Solamente nei rinnovi contrattuali tra il 2010 e il 2020 lo sviluppo delle relazioni sindacali ha portato a generalizzare il tema del welfare nella contrattazione collettiva prevedendo, oltre alla volontarietà dell'iscrizione per il lavoratore dipendente, che in alcuni contratti è rimasta, anche l'obbligatorietà dell'iscrizione di tutti i lavoratori dipendenti della categoria prevedendo anche la contribuzione obbligatoria interamente a carico dell'azienda. Nel corso del secondo decennio il numero degli iscritti si è più che quadruplicato, se consideriamo che nel 2010 gli iscritti erano 3,3 milioni, mentre il Terzo rapporto 2021-2023 “I fondi sanitari integrativi in Italia” del Ministero della Salute del luglio 2024, certifica che nel 2023 i Fondi iscritti erano 324 (erano 267 nel 2010 e 300 nel 2015) a cui aderiscono 16,3 milioni di iscritti. Le prestazioni erogate assommano a circa 3,2 miliardi di euro. Sono 13 i Fondi di tipologia A, con 23.500 iscritti e 1,16 milioni di prestazioni sanitarie erogate, mentre sono 311 quelli di tipologia B, con 16,25 milioni di iscritti. Rispetto al totale di 16,3 milioni di iscritti, sono 13,4 milioni i lavoratori, 2,3 milioni i familiari dei lavoratori e 516mila i pensionati e i relativi familiari.

Cos'è l'elusione contributiva e come si può combattere?

L'evasione contributiva, fattispecie peraltro ulteriormente specificata nell'articolo 30 della la legge 29 aprile 2024 n. 56 di conversione del decreto-legge 2 marzo 2024 n. 19, “cosiddetto decreto Pnrr”, si ha quando non vengono versati i contributi relativi a una prestazione di lavoro mediante l'occultamento dei rapporti di lavoro in essere. Esiste una correlazione tra iscrizione alla Sanità complementare e riduzione dell'evasione contributiva riconducibile all'area del lavoro nero e non regolare. Anche per questo è auspicabile l'aumento del numero degli iscritti che, come già detto, produce un effetto positivo anche in termini di riduzione dell'elusione o evasione contributiva. Ci auguriamo che questo obiettivo sia compreso nell'ambito del riordino del settore attualmente in discussione in Parlamento.

Il sistema italiano è migliorabile? Quali sono le esperienze straniere a cui avrebbe senso guardare?

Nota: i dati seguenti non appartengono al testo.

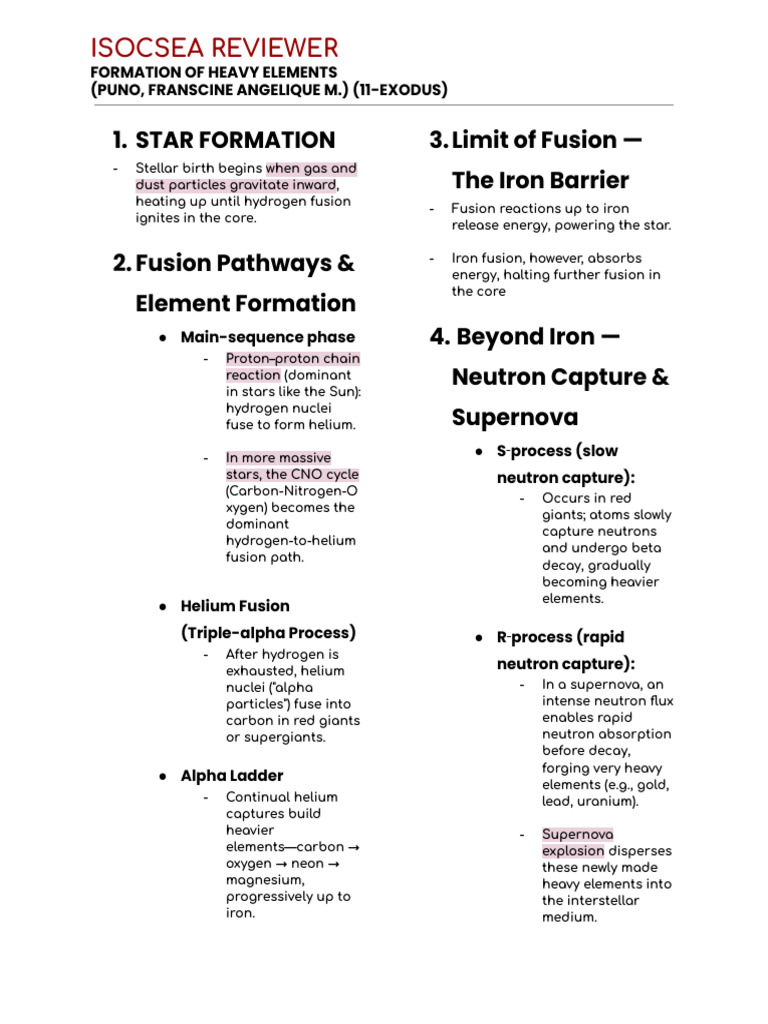 ISOCSEA REVIEWER
FORMATION OF HEAVY ELEMENTS
(PUNO, FRANSCINE ANGELIQUE M.) (11-EXODUS)

1. STAR FORMATION

- Stellar birth begins when gas and dust particles gravitate inward, heating up until hydrogen fusion ignites in the core.

2. Fusion Pathways & Element Formation

● Main-sequence phase
- Proton–proton chain reaction (dominant in stars like the Sun): hydrogen nuclei fuse to form helium.

- In more massive stars, the CNO cycle (Carbon-Nitrogen-Oxygen) becomes the dominant hydrogen-to-helium fusion path.

● Helium Fusion (Triple-alpha Process)
- After hydrogen is exhausted, helium nuclei ("alpha particles") fuse into carbon in red giants or supergiants.

● Alpha Ladder
- Continual helium captures build heavier elements—carbon → oxygen → neon → magnesium, progressively up to iron.

3. Limit of Fusion — The Iron Barrier

- Fusion reactions up to iron release energy, powering the star.

- Iron fusion, however, absorbs energy, halting further fusion in the core

4. Beyond Iron — Neutron Capture & Supernova

● S-process (slow neutron capture):
- Occurs in red giants; atoms slowly capture neutrons and undergo beta decay, gradually becoming heavier elements.

● R-process (rapid neutron capture):
- In a supernova, an intense neutron flux enables rapid neutron absorption before decay, forging very heavy elements (e.g., gold, lead, uranium).

- Supernova explosion disperses these newly made heavy elements into the interstellar medium.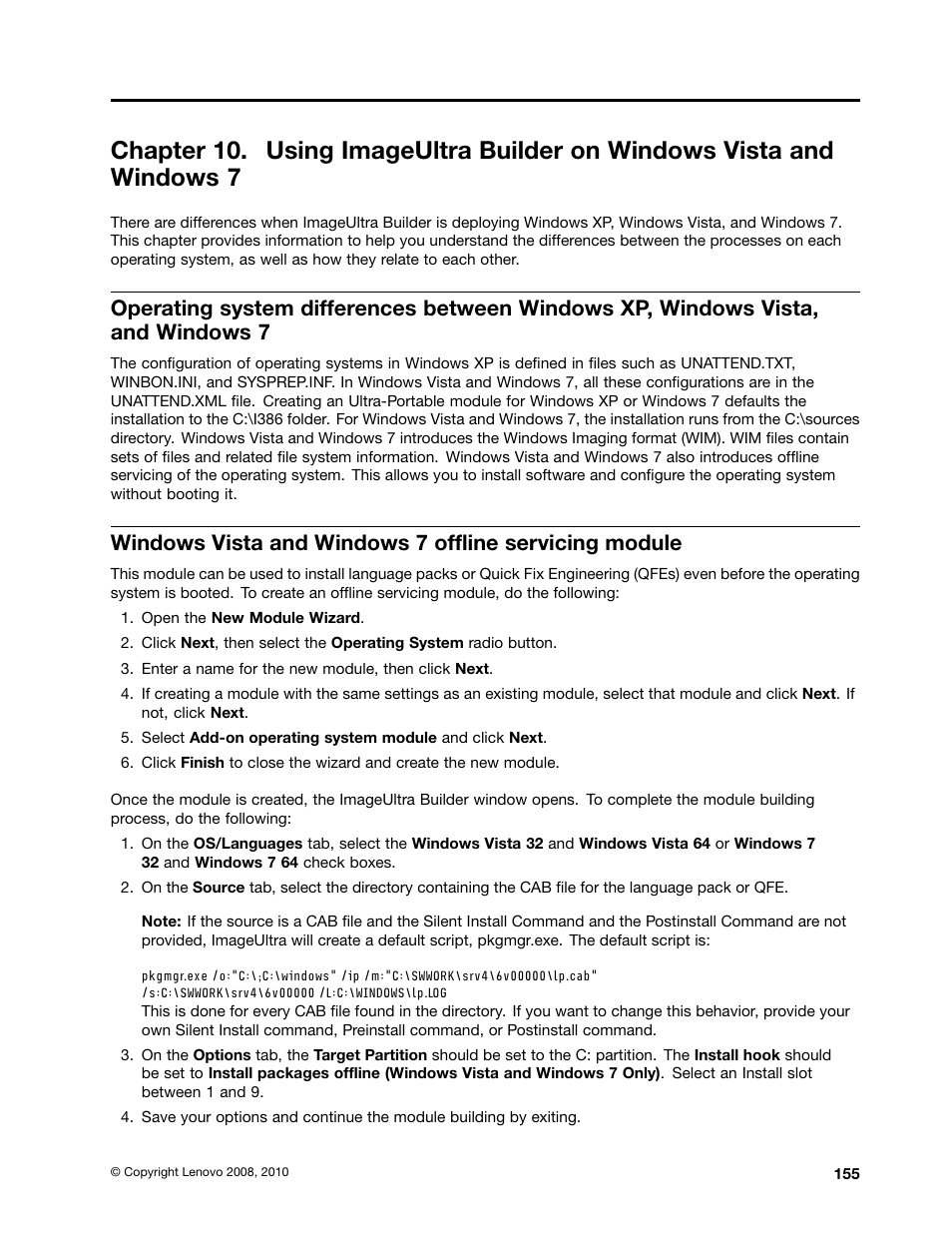 Chapter 10. Using ImageUltra Builder on Windows Vista and Windows 7

There are differences when ImageUltra Builder is deploying Windows XP, Windows Vista, and Windows 7. This chapter provides information to help you understand the differences between the processes on each operating system, as well as how they relate to each other.

Operating system differences between Windows XP, Windows Vista, and Windows 7

The configuration of operating systems in Windows XP is defined in files such as UNATTEND.TXT, WINBON.INI, and SYSPREP.INF. In Windows Vista and Windows 7, all these configurations are in the UNATTEND.XML file. Creating an Ultra-Portable module for Windows XP or Windows 7 defaults the installation to the C:\I386 folder. For Windows Vista and Windows 7, the installation runs from the C:\sources directory. Windows Vista and Windows 7 introduces the Windows Imaging format (WIM). WIM files contain sets of files and related file system information. Windows Vista and Windows 7 also introduces offline servicing of the operating system. This allows you to install software and configure the operating system without booting it.

Windows Vista and Windows 7 offline servicing module

This module can be used to install language packs or Quick Fix Engineering (QFEs) even before the operating system is booted. To create an offline servicing module, do the following:

1. Open the New Module Wizard.
2. Click Next, then select the Operating System radio button.
3. Enter a name for the new module, then click Next.
4. If creating a module with the same settings as an existing module, select that module and click Next. If not, click Next.
5. Select Add-on operating system module and click Next.
6. Click Finish to close the wizard and create the new module.

Once the module is created, the ImageUltra Builder window opens. To complete the module building process, do the following:

1. On the OS/Languages tab, select the Windows Vista 32 and Windows Vista 64 or Windows 7 32 and Windows 7 64 check boxes.
2. On the Source tab, select the directory containing the CAB file for the language pack or QFE.

Note: If the source is a CAB file and the Silent Install Command and the Postinstall Command are not provided, ImageUltra will create a default script, pkgmgr.exe. The default script is:

pkgmgr.exe /o:"C:\;C:\windows" /ip /m:"C:\SWWORK\srv4\6v00000\lp.cab" /s:C:\SWWORK\srv4\6v00000 /L:C:\WINDOWS\lp.LOG
This is done for every CAB file found in the directory. If you want to change this behavior, provide your own Silent Install command, Preinstall command, or Postinstall command.

3. On the Options tab, the Target Partition should be set to the C: partition. The Install hook should be set to Install packages offline (Windows Vista and Windows 7 Only). Select an Install slot between 1 and 9.
4. Save your options and continue the module building by exiting.

© Copyright Lenovo 2008, 2010

155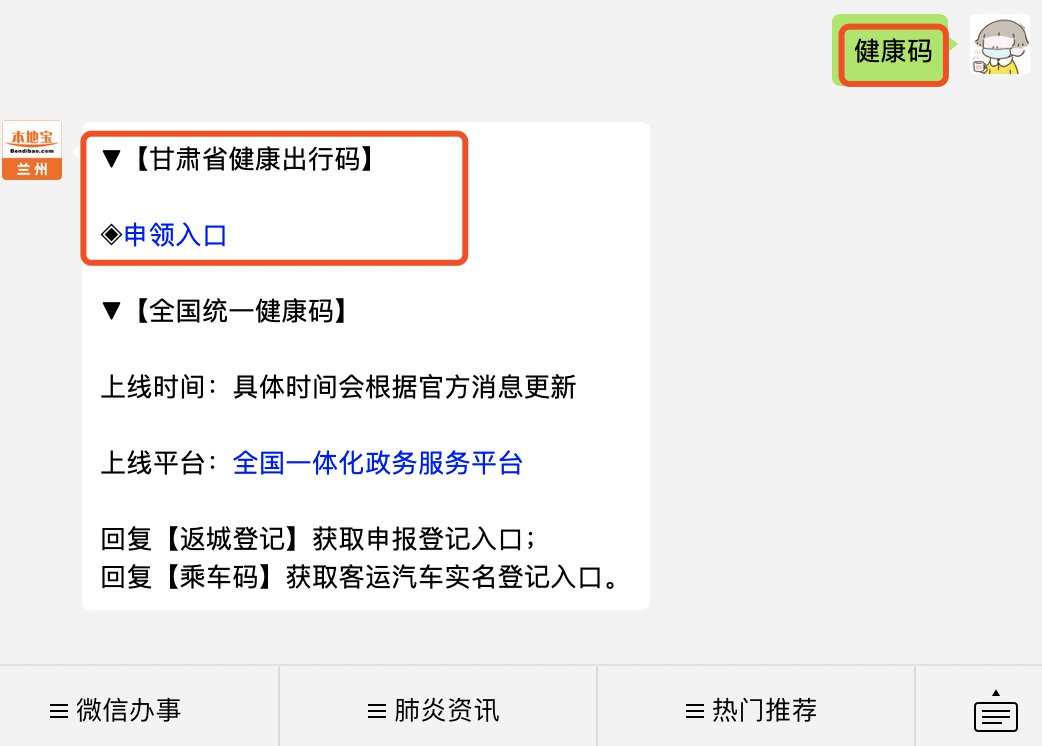 健康码

本地宝
Bendibao.com
兰州

▼【甘肃省健康出行码】

◈申领入口

▼【全国统一健康码】

上线时间：具体时间会根据官方消息更新

上线平台：全国一体化政务服务平台

回复【返城登记】获取申报登记入口；
回复【乘车码】获取客运汽车实名登记入口。

≡ 微信办事　≡ 肺炎资讯　≡ 热门推荐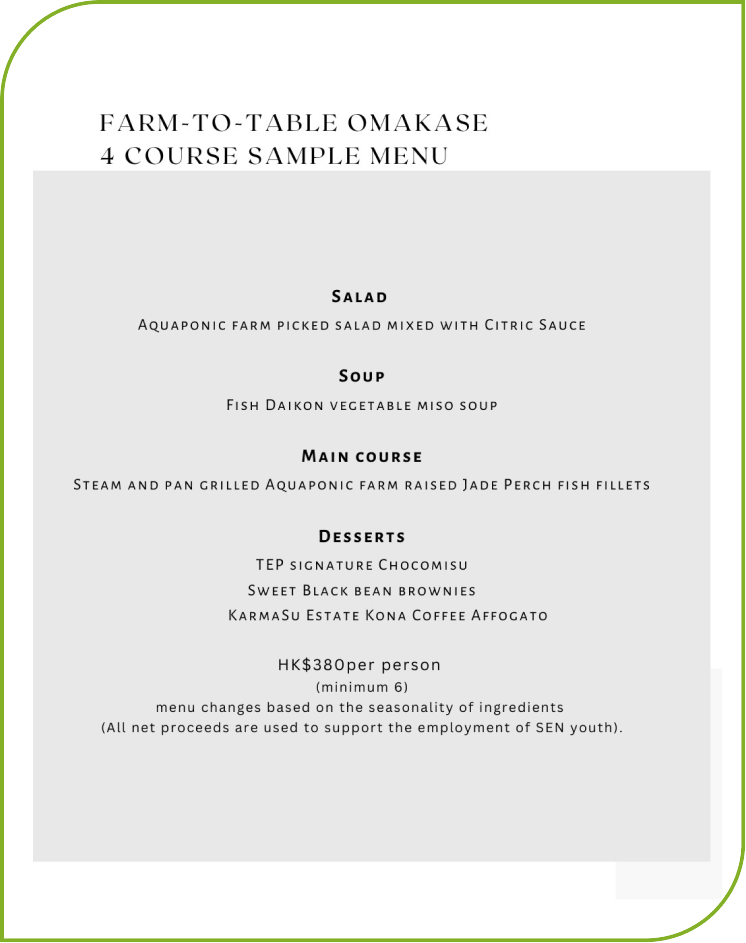 FARM-TO-TABLE OMAKASE
4 COURSE SAMPLE MENU

Salad
Aquaponic farm picked salad mixed with Citric Sauce

Soup
Fish Daikon vegetable miso soup

Main course
Steam and pan grilled Aquaponic farm raised Jade Perch fish fillets

Desserts
TEP signature Chocomisu
Sweet Black bean brownies
KarmaSu Estate Kona Coffee Affogato

HK$380per person
(minimum 6)
menu changes based on the seasonality of ingredients
(All net proceeds are used to support the employment of SEN youth).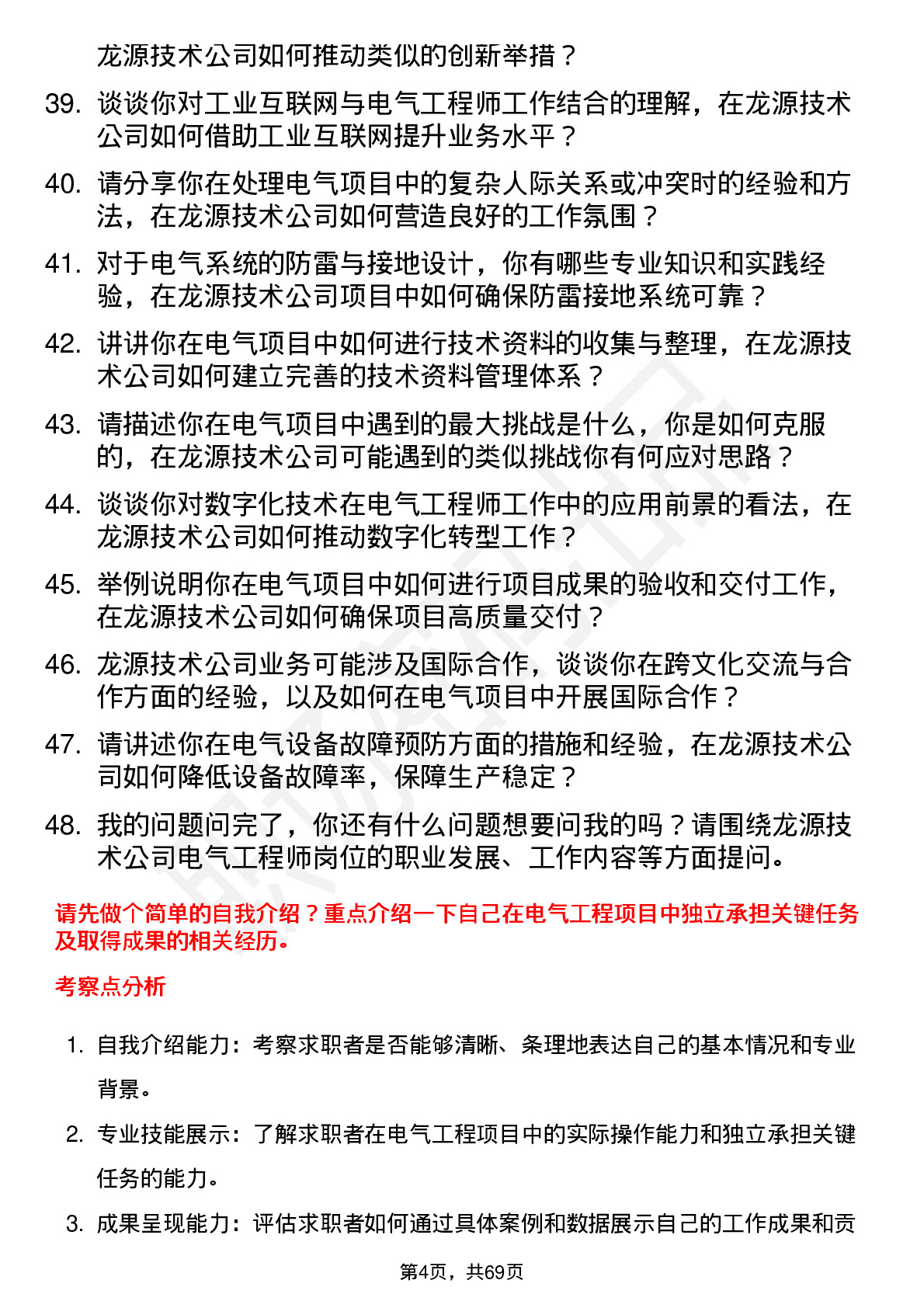 龙源技术公司如何推动类似的创新举措？

39. 谈谈你对工业互联网与电气工程师工作结合的理解，在龙源技术公司如何借助工业互联网提升业务水平？

40. 请分享你在处理电气项目中的复杂人际关系或冲突时的经验和方法，在龙源技术公司如何营造良好的工作氛围？

41. 对于电气系统的防雷与接地设计，你有哪些专业知识和实践经验，在龙源技术公司项目中如何确保防雷接地系统可靠？

42. 讲讲你在电气项目中如何进行技术资料的收集与整理，在龙源技术公司如何建立完善的技术资料管理体系？

43. 请描述你在电气项目中遇到的最大挑战是什么，你是如何克服的，在龙源技术公司可能遇到的类似挑战你有何应对思路？

44. 谈谈你对数字化技术在电气工程师工作中的应用前景的看法，在龙源技术公司如何推动数字化转型工作？

45. 举例说明你在电气项目中如何进行项目成果的验收和交付工作，在龙源技术公司如何确保项目高质量交付？

46. 龙源技术公司业务可能涉及国际合作，谈谈你在跨文化交流与合作方面的经验，以及如何在电气项目中开展国际合作？

47. 请讲述你在电气设备故障预防方面的措施和经验，在龙源技术公司如何降低设备故障率，保障生产稳定？

48. 我的问题问完了，你还有什么问题想要问我的吗？请围绕龙源技术公司电气工程师岗位的职业发展、工作内容等方面提问。

请先做个简单的自我介绍？重点介绍一下自己在电气工程项目中独立承担关键任务及取得成果的相关经历。

考察点分析

1. 自我介绍能力：考察求职者是否能够清晰、条理地表达自己的基本情况和专业背景。

2. 专业技能展示：了解求职者在电气工程项目中的实际操作能力和独立承担关键任务的能力。

3. 成果呈现能力：评估求职者如何通过具体案例和数据展示自己的工作成果和贡

第4页，共69页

L'attuale quadro normativo, frammentario e lacunoso, fa emergere la necessità di un disegno riformatore che risolva i limiti e la scarsa omogeneità delle disposizioni vigenti. Ciò che manca, ancora, per quel che riguarda la sanità complementare, è una legislazione di sostegno analoga a quella che ha accompagnato lo sviluppo del secondo pilastro previdenziale. Le regole interne di funzionamento dei Fondi sono definite dai diversi statuti e regolamenti, poiché non esiste una normativa unitaria. Anche le modalità con cui vengono fornite le prestazioni agli iscritti sono diversificate. In sintesi, è evidente la necessità di un intervento di riordino legislativo che affronti, in particolare i temi della vigilanza sui Fondi Sanitari, degli organismi di governance di cui si devono dotare gli stessi, dell'equiparazione dei Fondi Sanitari, oggi distinti in doc e non doc, dei relativi ambiti di operatività, dell'aumento della platea dei beneficiari. Ogni progetto di riforma deve ovviamente garantire la sostenibilità del sistema, valorizzando l'alleanza strategica tra settore pubblico e privato. Per quanto riguarda altri paesi europei, sia la Germania, sia la Francia hanno sistemi sanitari statali molto diversi da quello italiano, basati sul modello Bismarck delle assicurazioni sociali, che tendenzialmente coprono solamente quelli che lavorano, mentre la Spagna ha un sistema simile al nostro basato sull'assistenza sanitaria universale: il cosiddetto modello Beveridge. In ogni caso si tratta di Paesi che hanno una spesa sanitaria rispetto al Pil superiore a quella dell'Italia. Il paragone risulta quindi complicato oltre che fuorviante.